Governments need to take a critical look at cryptocurrency, says Paris Marx, a Newfoundland-based podcaster. (Submitted by Paris Marx)

Cryptomania seemed to peak between six and eight months ago, at a time when Matt Damon was daring to buy cryptocurrencies at a Super Bowl commercial and when LeBron James hit the court at the Los Angeles Lakers’ newly renowned Arena. .

Now there is a markedly different mood. Last month, one of the ten largest cryptocurrencies in the world, Luna, was almost completely wiped out in a week, for about $ 45 billion.

This month, great cryptographic exchange Celsius stopped the retreats.
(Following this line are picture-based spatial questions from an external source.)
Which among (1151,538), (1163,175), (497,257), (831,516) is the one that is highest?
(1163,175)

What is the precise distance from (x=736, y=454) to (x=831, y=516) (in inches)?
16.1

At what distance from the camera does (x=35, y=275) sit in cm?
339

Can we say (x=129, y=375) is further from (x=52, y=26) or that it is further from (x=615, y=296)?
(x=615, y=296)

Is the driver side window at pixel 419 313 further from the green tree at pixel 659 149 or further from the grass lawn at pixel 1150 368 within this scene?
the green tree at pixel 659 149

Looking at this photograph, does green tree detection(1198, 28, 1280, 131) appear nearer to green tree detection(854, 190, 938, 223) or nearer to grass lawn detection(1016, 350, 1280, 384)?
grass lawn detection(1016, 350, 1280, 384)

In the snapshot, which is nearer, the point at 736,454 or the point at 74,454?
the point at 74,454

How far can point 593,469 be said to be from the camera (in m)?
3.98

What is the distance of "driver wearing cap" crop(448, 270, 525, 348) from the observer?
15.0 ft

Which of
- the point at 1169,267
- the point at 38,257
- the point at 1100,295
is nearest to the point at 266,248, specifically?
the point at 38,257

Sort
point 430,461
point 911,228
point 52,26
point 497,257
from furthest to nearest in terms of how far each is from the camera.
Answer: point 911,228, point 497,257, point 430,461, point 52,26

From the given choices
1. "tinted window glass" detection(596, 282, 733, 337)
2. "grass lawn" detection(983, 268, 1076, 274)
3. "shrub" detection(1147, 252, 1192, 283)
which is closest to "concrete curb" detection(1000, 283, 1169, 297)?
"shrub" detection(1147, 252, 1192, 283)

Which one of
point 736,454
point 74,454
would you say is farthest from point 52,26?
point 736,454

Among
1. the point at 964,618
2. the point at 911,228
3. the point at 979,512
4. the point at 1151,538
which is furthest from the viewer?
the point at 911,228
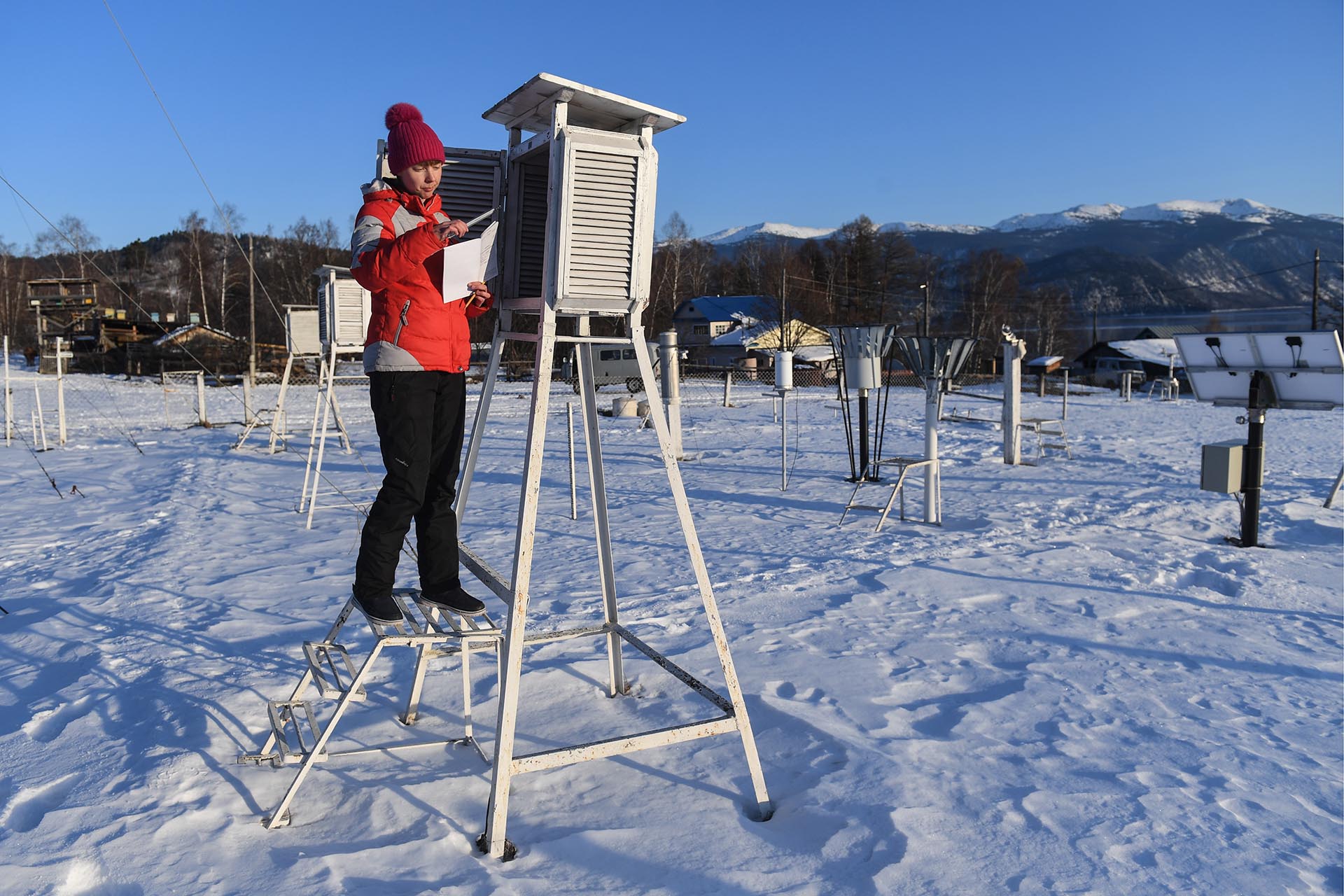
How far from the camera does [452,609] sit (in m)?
3.39

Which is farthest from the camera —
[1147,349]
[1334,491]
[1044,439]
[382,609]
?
[1147,349]

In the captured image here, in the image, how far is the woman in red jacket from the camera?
3041 millimetres

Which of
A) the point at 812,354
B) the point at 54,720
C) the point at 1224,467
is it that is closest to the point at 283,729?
the point at 54,720

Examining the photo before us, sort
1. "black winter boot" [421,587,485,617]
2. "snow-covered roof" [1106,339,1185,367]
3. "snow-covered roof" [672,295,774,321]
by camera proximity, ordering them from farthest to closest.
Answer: "snow-covered roof" [672,295,774,321] < "snow-covered roof" [1106,339,1185,367] < "black winter boot" [421,587,485,617]

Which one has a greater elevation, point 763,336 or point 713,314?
point 713,314

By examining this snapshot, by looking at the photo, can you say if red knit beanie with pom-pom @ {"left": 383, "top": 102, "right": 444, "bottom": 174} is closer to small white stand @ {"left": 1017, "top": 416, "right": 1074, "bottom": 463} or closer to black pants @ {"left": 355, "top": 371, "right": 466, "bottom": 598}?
black pants @ {"left": 355, "top": 371, "right": 466, "bottom": 598}

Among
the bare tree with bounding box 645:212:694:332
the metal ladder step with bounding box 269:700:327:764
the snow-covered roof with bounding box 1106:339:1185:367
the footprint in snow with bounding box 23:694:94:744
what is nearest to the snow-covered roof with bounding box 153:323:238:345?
the bare tree with bounding box 645:212:694:332

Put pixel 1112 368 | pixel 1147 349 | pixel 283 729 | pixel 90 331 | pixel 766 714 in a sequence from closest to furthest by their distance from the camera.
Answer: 1. pixel 283 729
2. pixel 766 714
3. pixel 90 331
4. pixel 1147 349
5. pixel 1112 368

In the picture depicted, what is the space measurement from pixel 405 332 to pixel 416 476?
0.55 metres

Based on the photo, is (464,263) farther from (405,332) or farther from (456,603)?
(456,603)

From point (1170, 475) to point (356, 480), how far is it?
1172 cm

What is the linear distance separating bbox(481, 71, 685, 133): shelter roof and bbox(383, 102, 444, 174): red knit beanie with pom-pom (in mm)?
288

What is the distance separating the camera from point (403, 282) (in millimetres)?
3113

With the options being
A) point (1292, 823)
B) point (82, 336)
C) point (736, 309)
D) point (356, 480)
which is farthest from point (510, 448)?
point (736, 309)
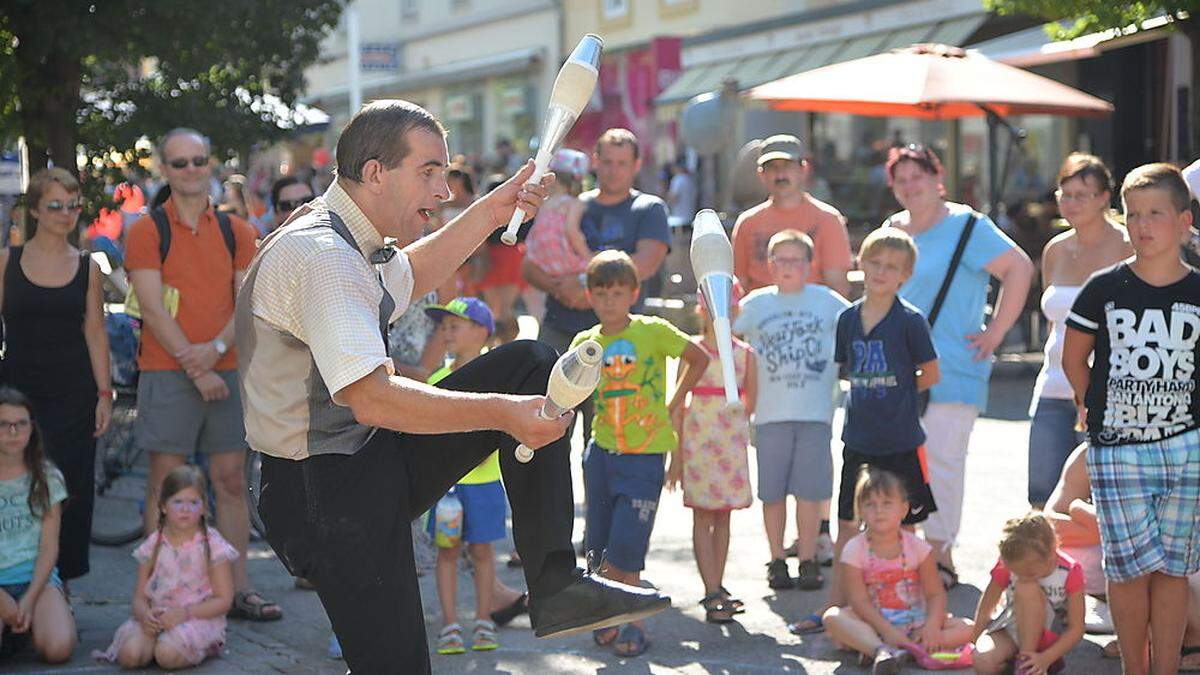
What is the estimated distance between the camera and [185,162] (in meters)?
6.94

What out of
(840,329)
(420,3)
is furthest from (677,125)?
(840,329)

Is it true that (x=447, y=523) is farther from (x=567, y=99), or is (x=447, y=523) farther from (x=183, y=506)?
(x=567, y=99)

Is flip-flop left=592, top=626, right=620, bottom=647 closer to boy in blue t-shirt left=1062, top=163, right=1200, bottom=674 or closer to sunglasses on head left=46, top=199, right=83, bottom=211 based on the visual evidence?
boy in blue t-shirt left=1062, top=163, right=1200, bottom=674

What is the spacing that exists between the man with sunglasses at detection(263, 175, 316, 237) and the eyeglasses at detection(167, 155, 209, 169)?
32.0 inches

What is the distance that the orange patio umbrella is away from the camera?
1338 cm

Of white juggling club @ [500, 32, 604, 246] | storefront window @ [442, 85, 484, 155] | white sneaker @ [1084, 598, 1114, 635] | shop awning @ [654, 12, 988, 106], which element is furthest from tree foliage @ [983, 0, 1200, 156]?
storefront window @ [442, 85, 484, 155]

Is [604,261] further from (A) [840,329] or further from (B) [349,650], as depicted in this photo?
(B) [349,650]

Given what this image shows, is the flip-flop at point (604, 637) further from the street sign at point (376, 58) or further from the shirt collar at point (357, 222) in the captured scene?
the street sign at point (376, 58)

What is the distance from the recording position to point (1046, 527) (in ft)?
18.9

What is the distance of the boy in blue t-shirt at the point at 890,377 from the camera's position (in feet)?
21.9

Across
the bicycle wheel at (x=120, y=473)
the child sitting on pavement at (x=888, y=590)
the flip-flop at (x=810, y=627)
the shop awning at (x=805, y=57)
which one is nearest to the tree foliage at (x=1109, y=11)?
the child sitting on pavement at (x=888, y=590)

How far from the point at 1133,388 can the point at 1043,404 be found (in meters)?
1.59

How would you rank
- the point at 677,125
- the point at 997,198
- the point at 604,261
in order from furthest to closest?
the point at 677,125
the point at 997,198
the point at 604,261

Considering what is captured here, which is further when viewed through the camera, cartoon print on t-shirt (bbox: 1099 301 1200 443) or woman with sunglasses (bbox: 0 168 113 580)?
woman with sunglasses (bbox: 0 168 113 580)
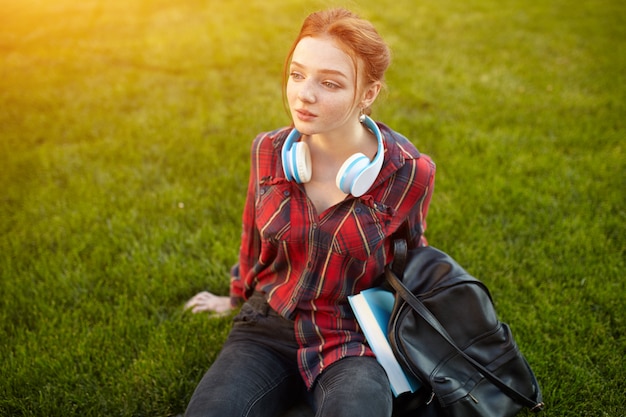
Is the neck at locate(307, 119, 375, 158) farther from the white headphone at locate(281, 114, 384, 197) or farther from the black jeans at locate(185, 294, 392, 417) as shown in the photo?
the black jeans at locate(185, 294, 392, 417)

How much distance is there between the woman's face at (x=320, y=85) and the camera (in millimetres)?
2293

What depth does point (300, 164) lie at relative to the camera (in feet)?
8.06

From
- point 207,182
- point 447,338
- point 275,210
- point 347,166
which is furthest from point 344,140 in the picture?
point 207,182

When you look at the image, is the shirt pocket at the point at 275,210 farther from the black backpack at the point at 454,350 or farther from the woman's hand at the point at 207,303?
the woman's hand at the point at 207,303

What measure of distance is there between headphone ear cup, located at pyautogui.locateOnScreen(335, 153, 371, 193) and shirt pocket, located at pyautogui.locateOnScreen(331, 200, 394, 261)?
0.14m

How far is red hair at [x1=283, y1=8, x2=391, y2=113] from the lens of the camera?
7.47ft

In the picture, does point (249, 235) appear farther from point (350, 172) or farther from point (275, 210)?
point (350, 172)

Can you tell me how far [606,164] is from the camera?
481 centimetres

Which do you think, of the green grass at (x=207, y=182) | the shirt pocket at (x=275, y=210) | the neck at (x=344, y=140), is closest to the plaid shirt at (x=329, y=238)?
the shirt pocket at (x=275, y=210)

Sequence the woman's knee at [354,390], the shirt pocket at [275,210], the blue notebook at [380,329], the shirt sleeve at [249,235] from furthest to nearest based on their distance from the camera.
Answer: the shirt sleeve at [249,235] < the shirt pocket at [275,210] < the blue notebook at [380,329] < the woman's knee at [354,390]

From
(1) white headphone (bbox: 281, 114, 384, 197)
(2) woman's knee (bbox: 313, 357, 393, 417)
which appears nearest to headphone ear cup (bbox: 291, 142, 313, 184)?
(1) white headphone (bbox: 281, 114, 384, 197)

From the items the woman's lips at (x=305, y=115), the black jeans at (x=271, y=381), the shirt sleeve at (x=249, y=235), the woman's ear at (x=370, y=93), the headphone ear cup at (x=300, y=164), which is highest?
the woman's ear at (x=370, y=93)

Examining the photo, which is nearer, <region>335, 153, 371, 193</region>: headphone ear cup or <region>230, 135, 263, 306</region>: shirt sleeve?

The collapse of cryptocurrency prices has also led to layoffs among blockchain technology companies: cryptocurrency exchange Coinbase and BlockFi fired 18 percent e 20 percent of their workers, respectively.

Even Canada-based Wealthsimple, which in a recent ad campaign for its cryptocurrency exchange platform compared cryptocurrencies to the cavemen who doubted the invention of the wheel, fired 13 percent of its staff, citing “market volatility”.

Beyond the blockchain

And to be clear, Alberta’s commitment to financial technology, and Bill 13, is not just about blockchain.

Ryan Clements, a Canadian financial technology scholar who teaches at the University of Calgary, said the work being done could bring economic prosperity beyond the blockchain.

He sees recent government moves as a broader “ecosystem game” in financial technology.

“I see crypto and the blockchain community as (just) a factor in that,” he said.

It is also an opportunity, according to Clements, for the market to discover what the true utility of the blockchain might be, in addition to the purpose of speculative trading only.

This could involve use in insurance, real estate or the supply chain, among other possibilities.

And while the province will claim that its focus is on all kinds of financial technologies, cryptocurrency will likely continue to draw almost all the attention of the public and businesses.

Critics will stand firm on the implications for both the environment and people, as layoffs continue to be likely in the sector and the average person is at risk of seeing their investments disappear.

At the moment, wild swings are an integral part of the cryptocurrency space. At least that way, bitcoin feels like a natural part of Alberta’s economy.